As on the Plan, the infirmary lies east of the church, the
houses for the guests to the west and northwest, and the
houses of the workmen to the south of the cloister.

AREA EAST OF THE CONVENTUAL BUILDINGS

In Cluny, as on the Plan of St. Gall, this tract contains the
monk's cemetery as well as the monks' infirmary. The
infirmary itself consists of four rooms, each 27 feet wide
and 23 feet long plus two additional rooms a little smaller
than the others. In one of these the sick brothers came to
wash their feet on Saturdays; in the other, attending
servants cleaned the pans and all the other utensils of the
sick brothers. The Farfa text does not refer to an infirmary
chapel; however, a chapel 45 feet long, 20 feet wide, and
23 feet high (oratorium sanctae Mariae) which could have
served this function is mentioned immediately before the
infirmary in the text. There is no further evidence to either
confirm or disprove this assumption.

(Collection entries)
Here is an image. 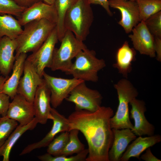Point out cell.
Masks as SVG:
<instances>
[{
  "label": "cell",
  "instance_id": "9c48e42d",
  "mask_svg": "<svg viewBox=\"0 0 161 161\" xmlns=\"http://www.w3.org/2000/svg\"><path fill=\"white\" fill-rule=\"evenodd\" d=\"M42 77L50 91V103L55 109L61 104L77 85L84 81L74 78L66 79L55 77L45 72Z\"/></svg>",
  "mask_w": 161,
  "mask_h": 161
},
{
  "label": "cell",
  "instance_id": "e0dca14e",
  "mask_svg": "<svg viewBox=\"0 0 161 161\" xmlns=\"http://www.w3.org/2000/svg\"><path fill=\"white\" fill-rule=\"evenodd\" d=\"M50 100V91L44 79L37 89L33 103L35 117L38 123L45 124L48 119L51 120Z\"/></svg>",
  "mask_w": 161,
  "mask_h": 161
},
{
  "label": "cell",
  "instance_id": "6da1fadb",
  "mask_svg": "<svg viewBox=\"0 0 161 161\" xmlns=\"http://www.w3.org/2000/svg\"><path fill=\"white\" fill-rule=\"evenodd\" d=\"M114 114L110 107L101 106L95 112L75 110L69 116V131L78 130L87 142L86 161H109L108 152L114 140L110 120Z\"/></svg>",
  "mask_w": 161,
  "mask_h": 161
},
{
  "label": "cell",
  "instance_id": "8992f818",
  "mask_svg": "<svg viewBox=\"0 0 161 161\" xmlns=\"http://www.w3.org/2000/svg\"><path fill=\"white\" fill-rule=\"evenodd\" d=\"M58 48H55L50 67L52 71L67 72L70 68L72 60L81 51L87 48L83 41L78 39L71 31L66 30Z\"/></svg>",
  "mask_w": 161,
  "mask_h": 161
},
{
  "label": "cell",
  "instance_id": "5bb4252c",
  "mask_svg": "<svg viewBox=\"0 0 161 161\" xmlns=\"http://www.w3.org/2000/svg\"><path fill=\"white\" fill-rule=\"evenodd\" d=\"M51 113L52 116L51 120L53 123L50 130L41 140L26 147L20 154V155L29 153L36 149L47 146L57 134L63 132H69V122L68 118L60 114L53 107L51 109Z\"/></svg>",
  "mask_w": 161,
  "mask_h": 161
},
{
  "label": "cell",
  "instance_id": "f35d334b",
  "mask_svg": "<svg viewBox=\"0 0 161 161\" xmlns=\"http://www.w3.org/2000/svg\"><path fill=\"white\" fill-rule=\"evenodd\" d=\"M43 2L50 5L53 4L55 0H41Z\"/></svg>",
  "mask_w": 161,
  "mask_h": 161
},
{
  "label": "cell",
  "instance_id": "60d3db41",
  "mask_svg": "<svg viewBox=\"0 0 161 161\" xmlns=\"http://www.w3.org/2000/svg\"><path fill=\"white\" fill-rule=\"evenodd\" d=\"M130 0V1H136L137 0Z\"/></svg>",
  "mask_w": 161,
  "mask_h": 161
},
{
  "label": "cell",
  "instance_id": "ac0fdd59",
  "mask_svg": "<svg viewBox=\"0 0 161 161\" xmlns=\"http://www.w3.org/2000/svg\"><path fill=\"white\" fill-rule=\"evenodd\" d=\"M112 130L114 140L108 152V159L109 161H120L129 144L137 136L130 129H112Z\"/></svg>",
  "mask_w": 161,
  "mask_h": 161
},
{
  "label": "cell",
  "instance_id": "9a60e30c",
  "mask_svg": "<svg viewBox=\"0 0 161 161\" xmlns=\"http://www.w3.org/2000/svg\"><path fill=\"white\" fill-rule=\"evenodd\" d=\"M10 103L6 116L18 122L21 125L30 123L35 117L32 103L17 94Z\"/></svg>",
  "mask_w": 161,
  "mask_h": 161
},
{
  "label": "cell",
  "instance_id": "2e32d148",
  "mask_svg": "<svg viewBox=\"0 0 161 161\" xmlns=\"http://www.w3.org/2000/svg\"><path fill=\"white\" fill-rule=\"evenodd\" d=\"M131 108L130 117L134 122V125L131 131L136 135L148 136L154 135L155 127L146 119L144 113L146 111L145 102L135 98L130 103Z\"/></svg>",
  "mask_w": 161,
  "mask_h": 161
},
{
  "label": "cell",
  "instance_id": "f1b7e54d",
  "mask_svg": "<svg viewBox=\"0 0 161 161\" xmlns=\"http://www.w3.org/2000/svg\"><path fill=\"white\" fill-rule=\"evenodd\" d=\"M18 122L6 116L0 119V148L18 126Z\"/></svg>",
  "mask_w": 161,
  "mask_h": 161
},
{
  "label": "cell",
  "instance_id": "ffe728a7",
  "mask_svg": "<svg viewBox=\"0 0 161 161\" xmlns=\"http://www.w3.org/2000/svg\"><path fill=\"white\" fill-rule=\"evenodd\" d=\"M134 140L127 147L120 161H128L131 157H135L139 160L140 156L143 151L161 141V136L160 134L145 137L140 136Z\"/></svg>",
  "mask_w": 161,
  "mask_h": 161
},
{
  "label": "cell",
  "instance_id": "7402d4cb",
  "mask_svg": "<svg viewBox=\"0 0 161 161\" xmlns=\"http://www.w3.org/2000/svg\"><path fill=\"white\" fill-rule=\"evenodd\" d=\"M27 57L26 53H21L16 58L12 68L11 75L6 80L2 92L12 100L17 94V89L21 76L23 73L25 61Z\"/></svg>",
  "mask_w": 161,
  "mask_h": 161
},
{
  "label": "cell",
  "instance_id": "b9f144b4",
  "mask_svg": "<svg viewBox=\"0 0 161 161\" xmlns=\"http://www.w3.org/2000/svg\"><path fill=\"white\" fill-rule=\"evenodd\" d=\"M0 115H0V119L1 118V117H0Z\"/></svg>",
  "mask_w": 161,
  "mask_h": 161
},
{
  "label": "cell",
  "instance_id": "d6a6232c",
  "mask_svg": "<svg viewBox=\"0 0 161 161\" xmlns=\"http://www.w3.org/2000/svg\"><path fill=\"white\" fill-rule=\"evenodd\" d=\"M10 98L5 94L0 93V114L1 117L6 116L10 103Z\"/></svg>",
  "mask_w": 161,
  "mask_h": 161
},
{
  "label": "cell",
  "instance_id": "1f68e13d",
  "mask_svg": "<svg viewBox=\"0 0 161 161\" xmlns=\"http://www.w3.org/2000/svg\"><path fill=\"white\" fill-rule=\"evenodd\" d=\"M144 21L154 37L161 38V11L152 15Z\"/></svg>",
  "mask_w": 161,
  "mask_h": 161
},
{
  "label": "cell",
  "instance_id": "83f0119b",
  "mask_svg": "<svg viewBox=\"0 0 161 161\" xmlns=\"http://www.w3.org/2000/svg\"><path fill=\"white\" fill-rule=\"evenodd\" d=\"M69 138V132H61L47 146V153L54 156L60 155L67 143Z\"/></svg>",
  "mask_w": 161,
  "mask_h": 161
},
{
  "label": "cell",
  "instance_id": "484cf974",
  "mask_svg": "<svg viewBox=\"0 0 161 161\" xmlns=\"http://www.w3.org/2000/svg\"><path fill=\"white\" fill-rule=\"evenodd\" d=\"M140 21L161 10V0H137Z\"/></svg>",
  "mask_w": 161,
  "mask_h": 161
},
{
  "label": "cell",
  "instance_id": "d4e9b609",
  "mask_svg": "<svg viewBox=\"0 0 161 161\" xmlns=\"http://www.w3.org/2000/svg\"><path fill=\"white\" fill-rule=\"evenodd\" d=\"M78 0H55L54 4L56 9L58 21L56 28L58 40L60 42L62 39L66 30L64 25V21L66 14L68 10Z\"/></svg>",
  "mask_w": 161,
  "mask_h": 161
},
{
  "label": "cell",
  "instance_id": "3957f363",
  "mask_svg": "<svg viewBox=\"0 0 161 161\" xmlns=\"http://www.w3.org/2000/svg\"><path fill=\"white\" fill-rule=\"evenodd\" d=\"M94 20L93 12L88 0H78L67 11L64 25L78 40H85Z\"/></svg>",
  "mask_w": 161,
  "mask_h": 161
},
{
  "label": "cell",
  "instance_id": "277c9868",
  "mask_svg": "<svg viewBox=\"0 0 161 161\" xmlns=\"http://www.w3.org/2000/svg\"><path fill=\"white\" fill-rule=\"evenodd\" d=\"M116 90L119 104L115 114L111 117L110 124L112 129H133L134 126L129 118V105L138 95L137 89L127 78L119 80L114 85Z\"/></svg>",
  "mask_w": 161,
  "mask_h": 161
},
{
  "label": "cell",
  "instance_id": "d590c367",
  "mask_svg": "<svg viewBox=\"0 0 161 161\" xmlns=\"http://www.w3.org/2000/svg\"><path fill=\"white\" fill-rule=\"evenodd\" d=\"M145 152L142 155L140 158L145 161H161L160 160L155 157L152 153L150 147L146 150Z\"/></svg>",
  "mask_w": 161,
  "mask_h": 161
},
{
  "label": "cell",
  "instance_id": "f546056e",
  "mask_svg": "<svg viewBox=\"0 0 161 161\" xmlns=\"http://www.w3.org/2000/svg\"><path fill=\"white\" fill-rule=\"evenodd\" d=\"M88 149H85L76 155L70 157L63 155L54 156L48 153L38 156L42 161H84L88 154Z\"/></svg>",
  "mask_w": 161,
  "mask_h": 161
},
{
  "label": "cell",
  "instance_id": "7a4b0ae2",
  "mask_svg": "<svg viewBox=\"0 0 161 161\" xmlns=\"http://www.w3.org/2000/svg\"><path fill=\"white\" fill-rule=\"evenodd\" d=\"M56 25L45 19L32 21L24 25L22 32L15 39L17 44L16 59L21 53L33 52L37 50Z\"/></svg>",
  "mask_w": 161,
  "mask_h": 161
},
{
  "label": "cell",
  "instance_id": "ab89813d",
  "mask_svg": "<svg viewBox=\"0 0 161 161\" xmlns=\"http://www.w3.org/2000/svg\"><path fill=\"white\" fill-rule=\"evenodd\" d=\"M1 156V150L0 149V157Z\"/></svg>",
  "mask_w": 161,
  "mask_h": 161
},
{
  "label": "cell",
  "instance_id": "d6986e66",
  "mask_svg": "<svg viewBox=\"0 0 161 161\" xmlns=\"http://www.w3.org/2000/svg\"><path fill=\"white\" fill-rule=\"evenodd\" d=\"M17 44L15 39L6 36L0 38V73L6 77L12 69L16 60L14 52Z\"/></svg>",
  "mask_w": 161,
  "mask_h": 161
},
{
  "label": "cell",
  "instance_id": "52a82bcc",
  "mask_svg": "<svg viewBox=\"0 0 161 161\" xmlns=\"http://www.w3.org/2000/svg\"><path fill=\"white\" fill-rule=\"evenodd\" d=\"M102 99L98 91L88 88L83 81L77 85L65 100L75 104V111L95 112L101 107Z\"/></svg>",
  "mask_w": 161,
  "mask_h": 161
},
{
  "label": "cell",
  "instance_id": "e575fe53",
  "mask_svg": "<svg viewBox=\"0 0 161 161\" xmlns=\"http://www.w3.org/2000/svg\"><path fill=\"white\" fill-rule=\"evenodd\" d=\"M154 47L156 58L159 61H161V38L154 37Z\"/></svg>",
  "mask_w": 161,
  "mask_h": 161
},
{
  "label": "cell",
  "instance_id": "4dcf8cb0",
  "mask_svg": "<svg viewBox=\"0 0 161 161\" xmlns=\"http://www.w3.org/2000/svg\"><path fill=\"white\" fill-rule=\"evenodd\" d=\"M26 8L18 5L13 0H0V13L9 14L17 18Z\"/></svg>",
  "mask_w": 161,
  "mask_h": 161
},
{
  "label": "cell",
  "instance_id": "4fadbf2b",
  "mask_svg": "<svg viewBox=\"0 0 161 161\" xmlns=\"http://www.w3.org/2000/svg\"><path fill=\"white\" fill-rule=\"evenodd\" d=\"M132 33L129 37L134 48L142 55L150 57H156L154 47V37L147 28L144 21H141L133 28Z\"/></svg>",
  "mask_w": 161,
  "mask_h": 161
},
{
  "label": "cell",
  "instance_id": "30bf717a",
  "mask_svg": "<svg viewBox=\"0 0 161 161\" xmlns=\"http://www.w3.org/2000/svg\"><path fill=\"white\" fill-rule=\"evenodd\" d=\"M110 7L119 10L121 19L118 24L126 33L140 22L138 6L136 1L126 0H108Z\"/></svg>",
  "mask_w": 161,
  "mask_h": 161
},
{
  "label": "cell",
  "instance_id": "cb8c5ba5",
  "mask_svg": "<svg viewBox=\"0 0 161 161\" xmlns=\"http://www.w3.org/2000/svg\"><path fill=\"white\" fill-rule=\"evenodd\" d=\"M23 30L18 20L13 15L0 13V38L6 36L15 39Z\"/></svg>",
  "mask_w": 161,
  "mask_h": 161
},
{
  "label": "cell",
  "instance_id": "5b68a950",
  "mask_svg": "<svg viewBox=\"0 0 161 161\" xmlns=\"http://www.w3.org/2000/svg\"><path fill=\"white\" fill-rule=\"evenodd\" d=\"M95 51L87 48L80 51L69 69L65 72L73 78L85 81L94 82L98 80V72L106 66L105 60L99 59Z\"/></svg>",
  "mask_w": 161,
  "mask_h": 161
},
{
  "label": "cell",
  "instance_id": "4316f807",
  "mask_svg": "<svg viewBox=\"0 0 161 161\" xmlns=\"http://www.w3.org/2000/svg\"><path fill=\"white\" fill-rule=\"evenodd\" d=\"M79 131L76 129L69 131L68 141L60 155L68 156L74 154H78L85 149L84 145L78 138Z\"/></svg>",
  "mask_w": 161,
  "mask_h": 161
},
{
  "label": "cell",
  "instance_id": "ba28073f",
  "mask_svg": "<svg viewBox=\"0 0 161 161\" xmlns=\"http://www.w3.org/2000/svg\"><path fill=\"white\" fill-rule=\"evenodd\" d=\"M58 41L56 27L42 45L26 59L42 77L45 69L51 67L55 46Z\"/></svg>",
  "mask_w": 161,
  "mask_h": 161
},
{
  "label": "cell",
  "instance_id": "44dd1931",
  "mask_svg": "<svg viewBox=\"0 0 161 161\" xmlns=\"http://www.w3.org/2000/svg\"><path fill=\"white\" fill-rule=\"evenodd\" d=\"M136 55L135 49L130 47L127 41H125L117 50L116 62L113 66L125 78H127L132 70V62L135 60Z\"/></svg>",
  "mask_w": 161,
  "mask_h": 161
},
{
  "label": "cell",
  "instance_id": "74e56055",
  "mask_svg": "<svg viewBox=\"0 0 161 161\" xmlns=\"http://www.w3.org/2000/svg\"><path fill=\"white\" fill-rule=\"evenodd\" d=\"M9 78L8 76L5 77L0 75V93L2 92L4 85Z\"/></svg>",
  "mask_w": 161,
  "mask_h": 161
},
{
  "label": "cell",
  "instance_id": "836d02e7",
  "mask_svg": "<svg viewBox=\"0 0 161 161\" xmlns=\"http://www.w3.org/2000/svg\"><path fill=\"white\" fill-rule=\"evenodd\" d=\"M88 1L90 4H96L100 5L104 9L109 16H112L113 13L110 9L108 0H88Z\"/></svg>",
  "mask_w": 161,
  "mask_h": 161
},
{
  "label": "cell",
  "instance_id": "7c38bea8",
  "mask_svg": "<svg viewBox=\"0 0 161 161\" xmlns=\"http://www.w3.org/2000/svg\"><path fill=\"white\" fill-rule=\"evenodd\" d=\"M23 76L21 78L17 89V94L23 97L27 101L33 103L38 86L43 82L42 78L31 63L26 60Z\"/></svg>",
  "mask_w": 161,
  "mask_h": 161
},
{
  "label": "cell",
  "instance_id": "8d00e7d4",
  "mask_svg": "<svg viewBox=\"0 0 161 161\" xmlns=\"http://www.w3.org/2000/svg\"><path fill=\"white\" fill-rule=\"evenodd\" d=\"M18 5L24 7H27L41 0H13Z\"/></svg>",
  "mask_w": 161,
  "mask_h": 161
},
{
  "label": "cell",
  "instance_id": "603a6c76",
  "mask_svg": "<svg viewBox=\"0 0 161 161\" xmlns=\"http://www.w3.org/2000/svg\"><path fill=\"white\" fill-rule=\"evenodd\" d=\"M38 123L35 117L30 123L25 125H18L2 146L0 148L3 161H8L11 149L18 140L26 131L34 129Z\"/></svg>",
  "mask_w": 161,
  "mask_h": 161
},
{
  "label": "cell",
  "instance_id": "8fae6325",
  "mask_svg": "<svg viewBox=\"0 0 161 161\" xmlns=\"http://www.w3.org/2000/svg\"><path fill=\"white\" fill-rule=\"evenodd\" d=\"M17 18L20 25L24 26L30 21L43 19L57 24L58 16L54 4H49L41 1L26 8Z\"/></svg>",
  "mask_w": 161,
  "mask_h": 161
}]
</instances>
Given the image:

Required work
Answer these questions from the text on the layout of Cluny's buildings:
1. Where do the houses of the workmen lie?
2. How wide and how long is each of the four main rooms of the infirmary?
3. What did the sick brothers do on Saturdays in one of the two smaller rooms?

Output
1. To the south of the cloister.
2. Each is 27 feet wide and 23 feet long.
3. They came to wash their feet.